Note that this code is not complete, it’s just to give you an idea of what we are doing, we are using Onnx Runtime to run some computation on our data.

Now the issue come from how to use this code in ray data, here is what I tried:

  • Preprocessing using tasks
pipeline = PreprocessingPipeline(onnx_path)
dataset = read_parquet(dataset_path)
dataset = dataset.map_batches(pipeline)

This implementation will use tasks for the preprocessing, meaning that it will pickle my PreprocessingPipeline instance, and deseriallize it for each task, which is why I needed the __get_state__ and __set_state__ methods (Onnx Runtime sesssions are not serializable). The downside of this is that the Onnx Runtime session will be initialized once per task, and this is costly, making the preprocessing quite slow.

  • Preprocessing using actors
dataset = read_parquet(dataset_path)
dataset = dataset.map_batches(PreprocessingPipeline, fn_constructor_args=(onnx_path,), concurrency=2)

Note that this is high level code, and won’t work as is as onnx_path won’t exist on ray workers.
This implementation will use actors, meaning that the PreprocessingPipeline will be instantiated once as startup, and reused for tasks.

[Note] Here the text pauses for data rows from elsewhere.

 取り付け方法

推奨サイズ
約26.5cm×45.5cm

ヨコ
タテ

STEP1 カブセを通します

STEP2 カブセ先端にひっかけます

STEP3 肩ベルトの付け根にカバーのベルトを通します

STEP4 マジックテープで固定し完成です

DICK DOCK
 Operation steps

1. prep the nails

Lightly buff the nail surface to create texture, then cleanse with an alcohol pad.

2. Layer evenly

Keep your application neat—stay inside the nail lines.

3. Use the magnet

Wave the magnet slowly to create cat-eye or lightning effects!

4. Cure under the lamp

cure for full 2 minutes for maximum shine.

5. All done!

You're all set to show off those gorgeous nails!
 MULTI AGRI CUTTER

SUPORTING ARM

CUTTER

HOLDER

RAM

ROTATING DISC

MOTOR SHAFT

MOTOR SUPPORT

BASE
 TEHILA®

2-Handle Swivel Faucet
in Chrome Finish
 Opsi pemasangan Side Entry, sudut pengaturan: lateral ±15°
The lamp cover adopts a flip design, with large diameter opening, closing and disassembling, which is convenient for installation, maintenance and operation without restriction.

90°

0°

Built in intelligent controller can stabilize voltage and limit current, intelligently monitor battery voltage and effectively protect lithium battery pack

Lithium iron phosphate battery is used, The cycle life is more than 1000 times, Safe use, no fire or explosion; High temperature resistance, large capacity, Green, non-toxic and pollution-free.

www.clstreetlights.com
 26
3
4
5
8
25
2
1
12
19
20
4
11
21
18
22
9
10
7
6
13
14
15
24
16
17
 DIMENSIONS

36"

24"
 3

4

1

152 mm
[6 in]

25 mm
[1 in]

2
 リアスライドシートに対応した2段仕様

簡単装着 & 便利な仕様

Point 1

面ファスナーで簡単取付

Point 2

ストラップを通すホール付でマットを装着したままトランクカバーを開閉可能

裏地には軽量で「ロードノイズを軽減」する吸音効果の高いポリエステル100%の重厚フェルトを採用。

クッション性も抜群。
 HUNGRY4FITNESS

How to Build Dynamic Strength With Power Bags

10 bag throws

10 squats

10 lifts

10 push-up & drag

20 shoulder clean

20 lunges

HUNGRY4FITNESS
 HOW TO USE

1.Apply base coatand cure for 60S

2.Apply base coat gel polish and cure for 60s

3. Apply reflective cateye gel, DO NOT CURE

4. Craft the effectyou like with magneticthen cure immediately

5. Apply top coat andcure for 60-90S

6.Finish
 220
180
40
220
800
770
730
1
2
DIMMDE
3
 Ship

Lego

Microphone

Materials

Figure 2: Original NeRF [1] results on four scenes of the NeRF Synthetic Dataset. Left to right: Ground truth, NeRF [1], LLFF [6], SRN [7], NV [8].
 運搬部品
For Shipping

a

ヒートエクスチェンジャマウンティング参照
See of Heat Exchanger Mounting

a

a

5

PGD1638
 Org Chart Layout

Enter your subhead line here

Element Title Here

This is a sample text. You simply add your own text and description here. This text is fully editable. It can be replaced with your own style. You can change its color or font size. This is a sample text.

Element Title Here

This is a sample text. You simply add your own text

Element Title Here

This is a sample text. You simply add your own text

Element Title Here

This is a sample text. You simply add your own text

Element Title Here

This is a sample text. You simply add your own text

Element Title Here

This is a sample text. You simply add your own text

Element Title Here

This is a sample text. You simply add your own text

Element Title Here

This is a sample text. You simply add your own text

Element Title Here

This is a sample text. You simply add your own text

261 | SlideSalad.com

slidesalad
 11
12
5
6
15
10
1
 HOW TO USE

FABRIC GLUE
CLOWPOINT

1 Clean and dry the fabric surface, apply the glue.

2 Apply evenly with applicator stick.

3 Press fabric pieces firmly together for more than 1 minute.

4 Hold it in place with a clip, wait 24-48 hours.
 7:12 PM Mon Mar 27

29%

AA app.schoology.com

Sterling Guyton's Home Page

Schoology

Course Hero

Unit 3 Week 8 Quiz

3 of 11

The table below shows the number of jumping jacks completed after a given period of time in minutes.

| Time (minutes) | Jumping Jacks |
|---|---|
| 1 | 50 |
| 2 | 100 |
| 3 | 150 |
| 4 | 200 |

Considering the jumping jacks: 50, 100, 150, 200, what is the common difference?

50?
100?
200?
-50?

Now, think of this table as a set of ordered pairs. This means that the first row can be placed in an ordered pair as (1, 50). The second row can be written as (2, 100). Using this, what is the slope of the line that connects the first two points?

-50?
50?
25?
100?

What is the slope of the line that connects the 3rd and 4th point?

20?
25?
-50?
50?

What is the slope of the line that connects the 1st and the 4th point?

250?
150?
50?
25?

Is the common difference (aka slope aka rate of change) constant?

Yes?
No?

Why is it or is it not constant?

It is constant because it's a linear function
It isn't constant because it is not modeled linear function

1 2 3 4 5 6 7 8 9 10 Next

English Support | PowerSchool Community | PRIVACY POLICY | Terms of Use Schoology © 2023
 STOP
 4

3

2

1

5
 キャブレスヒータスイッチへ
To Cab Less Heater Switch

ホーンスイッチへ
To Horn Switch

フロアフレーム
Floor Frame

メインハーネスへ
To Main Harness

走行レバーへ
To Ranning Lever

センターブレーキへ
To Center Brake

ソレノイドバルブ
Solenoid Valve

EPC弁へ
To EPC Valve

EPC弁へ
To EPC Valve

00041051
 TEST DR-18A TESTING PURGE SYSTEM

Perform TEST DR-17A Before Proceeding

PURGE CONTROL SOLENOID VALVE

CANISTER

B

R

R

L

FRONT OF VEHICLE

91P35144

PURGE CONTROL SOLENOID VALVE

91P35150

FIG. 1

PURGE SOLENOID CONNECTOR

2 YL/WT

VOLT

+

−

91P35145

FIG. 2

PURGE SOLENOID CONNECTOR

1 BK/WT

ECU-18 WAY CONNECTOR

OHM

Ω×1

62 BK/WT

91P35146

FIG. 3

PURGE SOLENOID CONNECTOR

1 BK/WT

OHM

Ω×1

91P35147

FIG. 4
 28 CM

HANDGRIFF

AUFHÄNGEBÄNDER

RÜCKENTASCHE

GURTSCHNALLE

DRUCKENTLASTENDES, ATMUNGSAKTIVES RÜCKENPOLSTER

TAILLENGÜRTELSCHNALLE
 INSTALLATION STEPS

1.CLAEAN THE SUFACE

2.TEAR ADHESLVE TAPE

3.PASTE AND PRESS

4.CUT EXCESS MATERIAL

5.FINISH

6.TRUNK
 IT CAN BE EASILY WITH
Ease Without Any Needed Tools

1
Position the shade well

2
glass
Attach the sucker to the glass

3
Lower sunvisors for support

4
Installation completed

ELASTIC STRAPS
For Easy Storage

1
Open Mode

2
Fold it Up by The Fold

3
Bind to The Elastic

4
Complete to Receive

On paper it looks better, as the Onnxruntime Session will be instantiated only once, and not for each task. But I need to specify the concurrency here, and the performances I observe are worse than with the task implementation. I played a lot with the different parameters (concurrency, num_cpus…), and I don’t manage to even get the same performances as before.

Now, to use it in Ray Train, I use PyTorch Ligthning, I have something like:

import pytorch_lightning as pl
from ray.train.lightning import prepare_trainer

trainer = pl.Trainer(...)
trainer = prepare_trainer(trainer)
trainer.fit(model, train_dataloaders=train_ds_loader, val_dataloaders=val_ds_loader)

My main questions would be:

  • Do you have an idea why I don’t manage to have the same performances with Actors than with tasks ? Even though it looks better on paper ?
  • Do you have general guidelines on how to optimize Ray Data jobs when using Actors ?

Thanks for sharing, the high level Ray Data logic with the actor init makes sense to me.

Tagging colleagues from Ray Train team - @justinvyu or @matthewdeng , any best practices on how to best initialize + use ONNX with Ray Train + Ray Data here?